Se non fossimo italiani questo atteggiamento sarebbe difficile da spiegare. Ma il nostro essere giudici ed arbitri in casa altrui è un vizio che non ci smentisce mai. Un vizio che si manifesta periodicamente poiché siamo abituati a non vedere differenza tra destra e sinistra quando nel decidere da che parte stare la scelta è sempre il risultato di interessi di parte. Ma la Grecia è un paese diverso dall’Italia. Simile, se tale, soprattutto per gli aspetti negativi, ma diverso per i valori a cui quando necessario il popolo greco si richiama. In questa visione storica di un paese distrutto già dalla speculazione edilizia degli anni del dopoguerra, difficilmente riscostruito economicamente e socialmente dopo l’epoca dei colonnelli - con forze di sinistra e di destra diametralmente opposte e capaci di esprimere forti tendenze radicali - oggi presenta, però una particolarità. E, cioè, la capacità di mettere da parte ogni barriera ideologica puntando a condividere scelte che siano nell’interesse del Paese.
In politica, come in altre circostanze della storia, le alleanze esprimono il sentimento del momento e su questo, su ciò che provano i greci oggi, sembra non esservi nulla di sinistra e nulla di destra se non la volontà di rilanciare una nazione, economicamente e politicamente in seria difficoltà. La superficialità dell’ingresso di Atene nel sistema dell’euro senza un’economia solida e con conti altrettanto credibili assomiglia un pò a quella dell’Italia delle prime ore.
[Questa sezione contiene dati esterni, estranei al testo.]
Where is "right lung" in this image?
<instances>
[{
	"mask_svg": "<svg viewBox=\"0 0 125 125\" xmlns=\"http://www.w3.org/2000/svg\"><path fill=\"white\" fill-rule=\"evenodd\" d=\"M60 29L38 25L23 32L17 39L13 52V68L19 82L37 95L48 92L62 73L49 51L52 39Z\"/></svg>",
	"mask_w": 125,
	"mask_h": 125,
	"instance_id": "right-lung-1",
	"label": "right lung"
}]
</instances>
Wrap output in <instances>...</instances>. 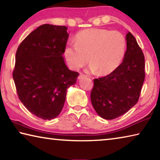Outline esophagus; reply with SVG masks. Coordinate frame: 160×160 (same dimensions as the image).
<instances>
[{
	"label": "esophagus",
	"instance_id": "obj_1",
	"mask_svg": "<svg viewBox=\"0 0 160 160\" xmlns=\"http://www.w3.org/2000/svg\"><path fill=\"white\" fill-rule=\"evenodd\" d=\"M85 77H86L85 75H84V74H82V73H80V75H79V77H78V79L80 80V79H82V78H85Z\"/></svg>",
	"mask_w": 160,
	"mask_h": 160
}]
</instances>
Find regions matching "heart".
<instances>
[{
	"instance_id": "1",
	"label": "heart",
	"mask_w": 160,
	"mask_h": 160,
	"mask_svg": "<svg viewBox=\"0 0 160 160\" xmlns=\"http://www.w3.org/2000/svg\"><path fill=\"white\" fill-rule=\"evenodd\" d=\"M126 47V38L121 32L90 28L77 34L75 43L66 45L64 55L72 69L85 66L90 56V70L107 75L120 65Z\"/></svg>"
}]
</instances>
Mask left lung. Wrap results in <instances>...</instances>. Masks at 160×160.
<instances>
[{"mask_svg": "<svg viewBox=\"0 0 160 160\" xmlns=\"http://www.w3.org/2000/svg\"><path fill=\"white\" fill-rule=\"evenodd\" d=\"M120 66L107 76L94 80L90 98L99 116L111 120L123 115L137 104L145 80V57L131 32Z\"/></svg>", "mask_w": 160, "mask_h": 160, "instance_id": "obj_1", "label": "left lung"}]
</instances>
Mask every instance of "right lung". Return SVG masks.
I'll use <instances>...</instances> for the list:
<instances>
[{
  "instance_id": "add662e5",
  "label": "right lung",
  "mask_w": 160,
  "mask_h": 160,
  "mask_svg": "<svg viewBox=\"0 0 160 160\" xmlns=\"http://www.w3.org/2000/svg\"><path fill=\"white\" fill-rule=\"evenodd\" d=\"M67 29L49 24L39 26L16 52L12 77L19 99L29 112L44 120L59 115L68 88L75 85L79 75L65 63Z\"/></svg>"
}]
</instances>
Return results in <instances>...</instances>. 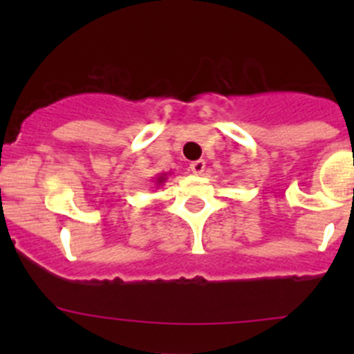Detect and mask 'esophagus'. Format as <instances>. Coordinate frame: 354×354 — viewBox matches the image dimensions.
<instances>
[{"label":"esophagus","mask_w":354,"mask_h":354,"mask_svg":"<svg viewBox=\"0 0 354 354\" xmlns=\"http://www.w3.org/2000/svg\"><path fill=\"white\" fill-rule=\"evenodd\" d=\"M190 169H192V173H195V174H202L203 171H205V160H203V159L194 160V162L190 164Z\"/></svg>","instance_id":"34e87169"}]
</instances>
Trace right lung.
Here are the masks:
<instances>
[{"instance_id": "1", "label": "right lung", "mask_w": 354, "mask_h": 354, "mask_svg": "<svg viewBox=\"0 0 354 354\" xmlns=\"http://www.w3.org/2000/svg\"><path fill=\"white\" fill-rule=\"evenodd\" d=\"M166 180H167V174L166 173L157 174L156 180H154V185H156V187H160V185H162V183H166Z\"/></svg>"}]
</instances>
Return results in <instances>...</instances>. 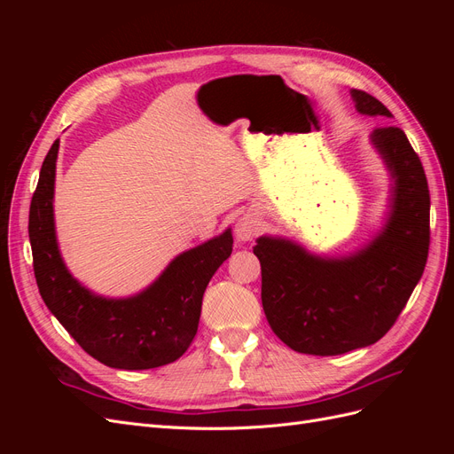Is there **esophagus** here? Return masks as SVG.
Listing matches in <instances>:
<instances>
[{
	"label": "esophagus",
	"instance_id": "obj_1",
	"mask_svg": "<svg viewBox=\"0 0 454 454\" xmlns=\"http://www.w3.org/2000/svg\"><path fill=\"white\" fill-rule=\"evenodd\" d=\"M259 225H261L259 219L254 214H244L235 225V235L239 240L248 242L259 232V229H261Z\"/></svg>",
	"mask_w": 454,
	"mask_h": 454
}]
</instances>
Ma, contrariamente all’Italia (per fortuna nostra ma ancora per poco) gli assetti produttivi del Paese, ovvero le capacità di mercato erano già, e oggi lo sono ancor di più, molto diverse.
Tuttavia la vittoria di Tsipras non è necessariamente una vittoria anti-UE o anti-euro. E’ una vittoria che sottende due risultati. Il primo, il merito di costringere Germania e BCE, sui numeri di un elettorato di un Paese trasformatosi nel ventre molle dello spazio economico dell’Unione, a rimettere in discussione modi e termini di gestione della moneta comune e delle istituzioni che ne governano le intemperanze dei mercati. Il secondo, di far scendere da posizioni intransigenti e più accomodanti Berlino che, non per nulla, ha modificato in queste ore il proprio atteggiamento ritenendo di poter aprire a soluzioni più possibiliste e non solo dilatorie circa riforme e pagamento del debito. Un atteggiamento che non potrà essere tale solo e soltanto sui conti, ma anche sulle modalità e sui costi del rilancio di tutto lo spazio dell’Unione favorendo una prospettiva più inclusiva che non punitiva. D’altra parte, la dimostrazione di tale necessario obbligo è data dal fatto che la vittoria di Syriza non è stata un motivo di dramma borsistico.
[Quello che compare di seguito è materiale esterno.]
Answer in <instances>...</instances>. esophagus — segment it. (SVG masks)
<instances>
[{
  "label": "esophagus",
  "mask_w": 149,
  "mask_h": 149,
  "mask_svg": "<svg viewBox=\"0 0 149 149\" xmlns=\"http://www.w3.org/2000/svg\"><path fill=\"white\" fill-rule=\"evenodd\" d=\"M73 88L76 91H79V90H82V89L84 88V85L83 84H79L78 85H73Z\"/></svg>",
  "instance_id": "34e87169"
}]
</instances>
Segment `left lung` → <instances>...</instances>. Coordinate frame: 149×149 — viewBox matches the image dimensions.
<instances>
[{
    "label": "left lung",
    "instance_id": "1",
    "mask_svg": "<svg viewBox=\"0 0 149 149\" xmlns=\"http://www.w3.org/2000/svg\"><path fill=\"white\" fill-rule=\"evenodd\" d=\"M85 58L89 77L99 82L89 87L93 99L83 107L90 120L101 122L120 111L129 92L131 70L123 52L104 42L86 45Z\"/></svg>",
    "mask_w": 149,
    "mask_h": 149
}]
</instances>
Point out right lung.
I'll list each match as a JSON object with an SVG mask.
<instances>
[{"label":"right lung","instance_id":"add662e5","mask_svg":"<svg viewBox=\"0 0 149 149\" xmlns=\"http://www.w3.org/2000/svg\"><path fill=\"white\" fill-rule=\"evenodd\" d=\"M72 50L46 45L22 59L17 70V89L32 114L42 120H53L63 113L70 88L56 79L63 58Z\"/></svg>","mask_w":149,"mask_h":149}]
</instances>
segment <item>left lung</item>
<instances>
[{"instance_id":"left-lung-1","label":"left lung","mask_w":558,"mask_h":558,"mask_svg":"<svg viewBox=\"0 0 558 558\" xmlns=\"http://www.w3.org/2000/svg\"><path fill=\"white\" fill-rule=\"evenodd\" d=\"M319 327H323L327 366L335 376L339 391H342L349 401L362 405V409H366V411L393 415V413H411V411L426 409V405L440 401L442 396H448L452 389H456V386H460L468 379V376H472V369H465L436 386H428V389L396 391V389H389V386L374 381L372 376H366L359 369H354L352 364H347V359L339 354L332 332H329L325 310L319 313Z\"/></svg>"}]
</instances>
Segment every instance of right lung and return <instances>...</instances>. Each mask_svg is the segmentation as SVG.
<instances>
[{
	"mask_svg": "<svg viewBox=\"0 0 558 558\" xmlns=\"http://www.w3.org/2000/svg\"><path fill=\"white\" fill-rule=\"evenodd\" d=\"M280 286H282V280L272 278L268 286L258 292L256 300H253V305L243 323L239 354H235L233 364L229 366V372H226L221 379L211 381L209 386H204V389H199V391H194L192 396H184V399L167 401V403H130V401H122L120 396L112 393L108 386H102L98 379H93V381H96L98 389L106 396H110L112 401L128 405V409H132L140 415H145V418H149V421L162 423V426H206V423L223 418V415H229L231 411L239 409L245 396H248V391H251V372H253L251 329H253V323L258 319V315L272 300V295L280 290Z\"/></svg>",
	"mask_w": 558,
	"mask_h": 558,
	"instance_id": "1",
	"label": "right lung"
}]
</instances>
Le diverse letture da parte dei mercati, e anche il segno negativo di Atene (-3,20%), non sono certamente motivi di preoccupazione se confrontate nel passato con tendenze poco felici di ben altro significato e spessore. Certo la vittoria, prevedibile, di Syriza non gioca a favore di un dirigismo semplificato tipico delle culture bancarie e finanziarie in genere. Ma la flessibilità e la duttilità anche in economia, in uno spazio politico che fa della diversità il suo core-business sociale, deve tornare ad essere il motivo fondamentale per rilanciare il senso di una casa comune. Il problema del debito, ad esempio, non è solo un problema greco. L’Italia certo non può chiamarsi fuori. Mutualizzare, ad esempio, potrebbe essere una via a patto che non si mutualizzino solidarietà e condivisione di scelte tra i partner a favore di nuovi unilateralismi di comodo. Unilateralismi che porterebbero i fautori ad essere vittime della loro stessa intransigenza, del loro stesso rigore.